- **Task brief**
Copy out every one of the following spatial reasoning records word for word.

(Spatial reasoning records)
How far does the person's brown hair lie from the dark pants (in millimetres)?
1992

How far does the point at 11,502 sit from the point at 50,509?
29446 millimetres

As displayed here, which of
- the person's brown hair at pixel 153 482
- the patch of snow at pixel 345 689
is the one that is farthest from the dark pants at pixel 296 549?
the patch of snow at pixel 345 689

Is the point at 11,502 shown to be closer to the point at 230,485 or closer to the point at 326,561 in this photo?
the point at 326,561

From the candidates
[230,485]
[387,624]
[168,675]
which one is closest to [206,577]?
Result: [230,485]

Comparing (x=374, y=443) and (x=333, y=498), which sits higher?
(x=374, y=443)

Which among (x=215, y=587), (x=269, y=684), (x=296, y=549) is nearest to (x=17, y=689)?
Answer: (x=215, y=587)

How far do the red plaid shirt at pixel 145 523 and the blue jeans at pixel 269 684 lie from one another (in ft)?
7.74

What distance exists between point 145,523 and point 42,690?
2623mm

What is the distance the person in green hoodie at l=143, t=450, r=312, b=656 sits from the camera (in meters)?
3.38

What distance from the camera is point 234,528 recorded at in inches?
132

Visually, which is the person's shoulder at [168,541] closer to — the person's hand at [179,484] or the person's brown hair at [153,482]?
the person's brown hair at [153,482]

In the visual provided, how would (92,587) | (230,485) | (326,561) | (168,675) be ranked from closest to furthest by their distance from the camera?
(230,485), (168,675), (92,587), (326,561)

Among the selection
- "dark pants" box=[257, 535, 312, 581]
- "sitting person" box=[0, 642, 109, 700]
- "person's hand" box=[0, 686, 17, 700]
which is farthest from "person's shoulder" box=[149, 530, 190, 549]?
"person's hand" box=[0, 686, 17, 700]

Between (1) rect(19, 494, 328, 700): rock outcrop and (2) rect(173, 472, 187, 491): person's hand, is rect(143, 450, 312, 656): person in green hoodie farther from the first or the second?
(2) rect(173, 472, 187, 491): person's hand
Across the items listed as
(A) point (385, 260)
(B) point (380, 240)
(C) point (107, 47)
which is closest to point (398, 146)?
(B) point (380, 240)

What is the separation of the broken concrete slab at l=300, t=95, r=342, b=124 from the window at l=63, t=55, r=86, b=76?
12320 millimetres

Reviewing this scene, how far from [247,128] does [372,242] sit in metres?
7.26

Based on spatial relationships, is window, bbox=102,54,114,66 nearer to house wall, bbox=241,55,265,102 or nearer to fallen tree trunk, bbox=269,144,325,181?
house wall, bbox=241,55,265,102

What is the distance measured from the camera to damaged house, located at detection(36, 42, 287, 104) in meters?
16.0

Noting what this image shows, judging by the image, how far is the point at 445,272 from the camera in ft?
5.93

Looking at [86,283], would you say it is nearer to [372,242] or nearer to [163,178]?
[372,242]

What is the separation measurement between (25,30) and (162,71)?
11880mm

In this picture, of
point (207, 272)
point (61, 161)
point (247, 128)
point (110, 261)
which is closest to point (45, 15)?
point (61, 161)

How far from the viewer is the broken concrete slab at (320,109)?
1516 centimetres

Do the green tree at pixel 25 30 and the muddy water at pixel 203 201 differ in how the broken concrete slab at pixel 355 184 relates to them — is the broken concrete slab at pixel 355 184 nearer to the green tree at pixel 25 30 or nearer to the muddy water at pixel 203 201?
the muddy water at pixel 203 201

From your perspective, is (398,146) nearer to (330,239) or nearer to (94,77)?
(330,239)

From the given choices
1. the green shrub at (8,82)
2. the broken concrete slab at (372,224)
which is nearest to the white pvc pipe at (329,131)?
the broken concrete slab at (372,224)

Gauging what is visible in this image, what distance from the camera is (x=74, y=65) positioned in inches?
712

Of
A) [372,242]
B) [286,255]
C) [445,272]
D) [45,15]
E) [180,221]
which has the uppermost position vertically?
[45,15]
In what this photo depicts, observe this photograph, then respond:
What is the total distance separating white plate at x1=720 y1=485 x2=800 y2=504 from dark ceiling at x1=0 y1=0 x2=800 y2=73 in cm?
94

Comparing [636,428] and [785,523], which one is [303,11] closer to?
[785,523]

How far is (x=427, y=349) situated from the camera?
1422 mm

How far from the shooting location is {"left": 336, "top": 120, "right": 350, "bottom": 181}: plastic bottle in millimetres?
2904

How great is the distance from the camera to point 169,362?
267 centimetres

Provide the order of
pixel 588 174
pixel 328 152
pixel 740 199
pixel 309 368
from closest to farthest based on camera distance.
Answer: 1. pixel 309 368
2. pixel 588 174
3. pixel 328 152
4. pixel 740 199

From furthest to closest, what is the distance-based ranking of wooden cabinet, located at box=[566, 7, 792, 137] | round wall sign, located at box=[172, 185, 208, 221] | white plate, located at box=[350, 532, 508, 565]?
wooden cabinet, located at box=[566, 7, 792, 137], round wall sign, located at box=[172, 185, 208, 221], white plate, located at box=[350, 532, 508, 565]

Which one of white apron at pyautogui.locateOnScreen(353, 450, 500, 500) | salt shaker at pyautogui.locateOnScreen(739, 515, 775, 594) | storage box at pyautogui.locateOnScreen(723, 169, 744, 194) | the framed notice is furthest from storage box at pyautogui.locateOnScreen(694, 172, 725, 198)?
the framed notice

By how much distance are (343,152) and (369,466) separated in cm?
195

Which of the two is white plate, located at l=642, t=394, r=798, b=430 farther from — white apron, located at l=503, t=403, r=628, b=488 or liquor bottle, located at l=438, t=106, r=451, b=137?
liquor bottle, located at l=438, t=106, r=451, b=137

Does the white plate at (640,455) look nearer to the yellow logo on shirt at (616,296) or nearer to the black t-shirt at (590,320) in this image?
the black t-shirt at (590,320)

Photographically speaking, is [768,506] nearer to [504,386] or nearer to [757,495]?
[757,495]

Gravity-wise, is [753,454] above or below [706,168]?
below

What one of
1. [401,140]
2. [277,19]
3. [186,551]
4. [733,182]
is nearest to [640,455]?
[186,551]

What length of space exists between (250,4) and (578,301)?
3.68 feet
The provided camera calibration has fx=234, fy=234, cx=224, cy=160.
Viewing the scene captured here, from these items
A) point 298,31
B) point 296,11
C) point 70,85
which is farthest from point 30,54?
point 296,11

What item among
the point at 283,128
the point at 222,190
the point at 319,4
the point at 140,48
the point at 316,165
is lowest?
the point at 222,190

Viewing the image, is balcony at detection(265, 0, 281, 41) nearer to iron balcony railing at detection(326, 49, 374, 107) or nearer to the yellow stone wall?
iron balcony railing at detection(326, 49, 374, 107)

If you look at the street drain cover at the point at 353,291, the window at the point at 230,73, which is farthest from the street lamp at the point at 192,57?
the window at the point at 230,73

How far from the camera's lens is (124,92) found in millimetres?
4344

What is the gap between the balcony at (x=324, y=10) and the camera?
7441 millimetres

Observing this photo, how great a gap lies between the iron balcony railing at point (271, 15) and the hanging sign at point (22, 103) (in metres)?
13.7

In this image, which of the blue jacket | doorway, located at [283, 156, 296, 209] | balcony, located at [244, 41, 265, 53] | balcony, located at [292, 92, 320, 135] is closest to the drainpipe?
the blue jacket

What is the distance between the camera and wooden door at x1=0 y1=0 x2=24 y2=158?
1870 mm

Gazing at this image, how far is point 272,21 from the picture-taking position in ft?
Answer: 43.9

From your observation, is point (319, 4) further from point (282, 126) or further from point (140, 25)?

- **Problem solution**
How far does the person's brown hair lie from the dark pants (in millimetres)?
1992

How far does the point at 11,502 sit from the point at 50,509?
29446 millimetres

As displayed here, which of
- the person's brown hair at pixel 153 482
- the patch of snow at pixel 345 689
is the one that is farthest from the dark pants at pixel 296 549?
the patch of snow at pixel 345 689

Is the point at 11,502 shown to be closer to the point at 230,485 or closer to the point at 326,561 in this photo?
the point at 326,561

From the candidates
[230,485]
[387,624]
[168,675]
which one is closest to [206,577]?
Result: [230,485]

Comparing (x=374, y=443) and (x=333, y=498), which sits higher?
(x=374, y=443)

Which among (x=215, y=587), (x=269, y=684), (x=296, y=549) is nearest to (x=17, y=689)?
Answer: (x=215, y=587)

How far do the red plaid shirt at pixel 145 523 and the blue jeans at pixel 269 684 lie from one another (in ft)?
7.74

What distance exists between point 145,523 and point 42,690?
2623mm

What is the distance the person in green hoodie at l=143, t=450, r=312, b=656 sits from the camera (in meters)?
3.38

What distance from the camera is point 234,528 recorded at in inches?
132

Visually, which is the person's shoulder at [168,541] closer to — the person's hand at [179,484] or the person's brown hair at [153,482]?
the person's brown hair at [153,482]

In the visual provided, how would (92,587) | (230,485) | (326,561) | (168,675) be ranked from closest to furthest by their distance from the camera?
(230,485), (168,675), (92,587), (326,561)

Among the selection
- "dark pants" box=[257, 535, 312, 581]
- "sitting person" box=[0, 642, 109, 700]
- "person's hand" box=[0, 686, 17, 700]
which is farthest from "person's shoulder" box=[149, 530, 190, 549]?
"person's hand" box=[0, 686, 17, 700]

Between (1) rect(19, 494, 328, 700): rock outcrop and (2) rect(173, 472, 187, 491): person's hand, is rect(143, 450, 312, 656): person in green hoodie farther from the first or the second?
(2) rect(173, 472, 187, 491): person's hand
Across the items listed as
(A) point (385, 260)
(B) point (380, 240)
(C) point (107, 47)
which is closest to point (398, 146)?
(B) point (380, 240)

What is the separation of the broken concrete slab at l=300, t=95, r=342, b=124 from the window at l=63, t=55, r=86, b=76?
12320 millimetres

Reviewing this scene, how far from [247,128] does [372,242] sit in metres?
7.26

Based on spatial relationships, is window, bbox=102,54,114,66 nearer to house wall, bbox=241,55,265,102 or nearer to fallen tree trunk, bbox=269,144,325,181?
house wall, bbox=241,55,265,102

What is the distance measured from the camera to damaged house, located at detection(36, 42, 287, 104) in meters?
16.0

Noting what this image shows, judging by the image, how far is the point at 445,272 from the camera in ft?
5.93

Looking at [86,283], would you say it is nearer to [372,242] or nearer to [163,178]?
[372,242]

What is the separation measurement between (25,30) and (162,71)?
11880mm

In this picture, of
point (207, 272)
point (61, 161)
point (247, 128)
point (110, 261)
which is closest to point (45, 15)?
point (61, 161)

How far from the viewer is the broken concrete slab at (320,109)?
1516 centimetres

Do the green tree at pixel 25 30 and the muddy water at pixel 203 201 differ in how the broken concrete slab at pixel 355 184 relates to them — is the broken concrete slab at pixel 355 184 nearer to the green tree at pixel 25 30 or nearer to the muddy water at pixel 203 201?
the muddy water at pixel 203 201

From your perspective, is (398,146) nearer to (330,239) or nearer to (94,77)?
(330,239)

From the given choices
1. the green shrub at (8,82)
2. the broken concrete slab at (372,224)
which is nearest to the white pvc pipe at (329,131)?
the broken concrete slab at (372,224)

Gauging what is visible in this image, what distance from the camera is (x=74, y=65) positioned in inches?
712

Of
A) [372,242]
B) [286,255]
C) [445,272]
D) [45,15]
E) [180,221]
which has the uppermost position vertically?
[45,15]
In what this photo depicts, observe this photograph, then respond:
What is the total distance separating white plate at x1=720 y1=485 x2=800 y2=504 from dark ceiling at x1=0 y1=0 x2=800 y2=73 in cm?
94

Comparing [636,428] and [785,523], which one is [303,11] closer to?
[785,523]

How far is (x=427, y=349) situated from the camera?
1422 mm

How far from the shooting location is {"left": 336, "top": 120, "right": 350, "bottom": 181}: plastic bottle in millimetres?
2904

How great is the distance from the camera to point 169,362?
267 centimetres

Provide the order of
pixel 588 174
pixel 328 152
pixel 740 199
pixel 309 368
from closest to farthest based on camera distance.
Answer: 1. pixel 309 368
2. pixel 588 174
3. pixel 328 152
4. pixel 740 199

From furthest to closest, what is the distance-based ranking of wooden cabinet, located at box=[566, 7, 792, 137] | round wall sign, located at box=[172, 185, 208, 221] | white plate, located at box=[350, 532, 508, 565]?
wooden cabinet, located at box=[566, 7, 792, 137], round wall sign, located at box=[172, 185, 208, 221], white plate, located at box=[350, 532, 508, 565]

Which one of white apron at pyautogui.locateOnScreen(353, 450, 500, 500) | salt shaker at pyautogui.locateOnScreen(739, 515, 775, 594) | storage box at pyautogui.locateOnScreen(723, 169, 744, 194) | the framed notice is furthest from storage box at pyautogui.locateOnScreen(694, 172, 725, 198)?
the framed notice

By how much distance are (343,152) and (369,466) separated in cm?
195

Which of the two is white plate, located at l=642, t=394, r=798, b=430 farther from — white apron, located at l=503, t=403, r=628, b=488 or liquor bottle, located at l=438, t=106, r=451, b=137?
liquor bottle, located at l=438, t=106, r=451, b=137

Does the white plate at (640,455) look nearer to the yellow logo on shirt at (616,296) or nearer to the black t-shirt at (590,320) in this image?
the black t-shirt at (590,320)

Photographically speaking, is [768,506] nearer to [504,386] or nearer to [757,495]?
[757,495]

Gravity-wise, is [753,454] above or below [706,168]?
below

What one of
1. [401,140]
2. [277,19]
3. [186,551]
4. [733,182]
is nearest to [640,455]?
[186,551]

What length of space exists between (250,4) and (578,301)?
3.68 feet
The provided camera calibration has fx=234, fy=234, cx=224, cy=160.
Viewing the scene captured here, from these items
A) point 298,31
B) point 296,11
C) point 70,85
which is farthest from point 30,54?
point 296,11

What item among
the point at 283,128
the point at 222,190
the point at 319,4
the point at 140,48
the point at 316,165
is lowest?
the point at 222,190

Viewing the image, is balcony at detection(265, 0, 281, 41) nearer to iron balcony railing at detection(326, 49, 374, 107) or nearer to the yellow stone wall?
iron balcony railing at detection(326, 49, 374, 107)

If you look at the street drain cover at the point at 353,291, the window at the point at 230,73, which is farthest from the street lamp at the point at 192,57?
the window at the point at 230,73

How far from the camera's lens is (124,92) found in millimetres?
4344

What is the gap between the balcony at (x=324, y=10) and the camera?
7441 millimetres

Observing this photo, how great a gap lies between the iron balcony railing at point (271, 15) and the hanging sign at point (22, 103) (in metres)?
13.7

In this image, which of the blue jacket | doorway, located at [283, 156, 296, 209] | balcony, located at [244, 41, 265, 53] | balcony, located at [292, 92, 320, 135] is closest to the drainpipe?
the blue jacket

What is the distance between the camera and wooden door at x1=0 y1=0 x2=24 y2=158?
1870 mm

Gazing at this image, how far is point 272,21 from the picture-taking position in ft?
Answer: 43.9

From your observation, is point (319, 4) further from point (282, 126) or further from point (140, 25)?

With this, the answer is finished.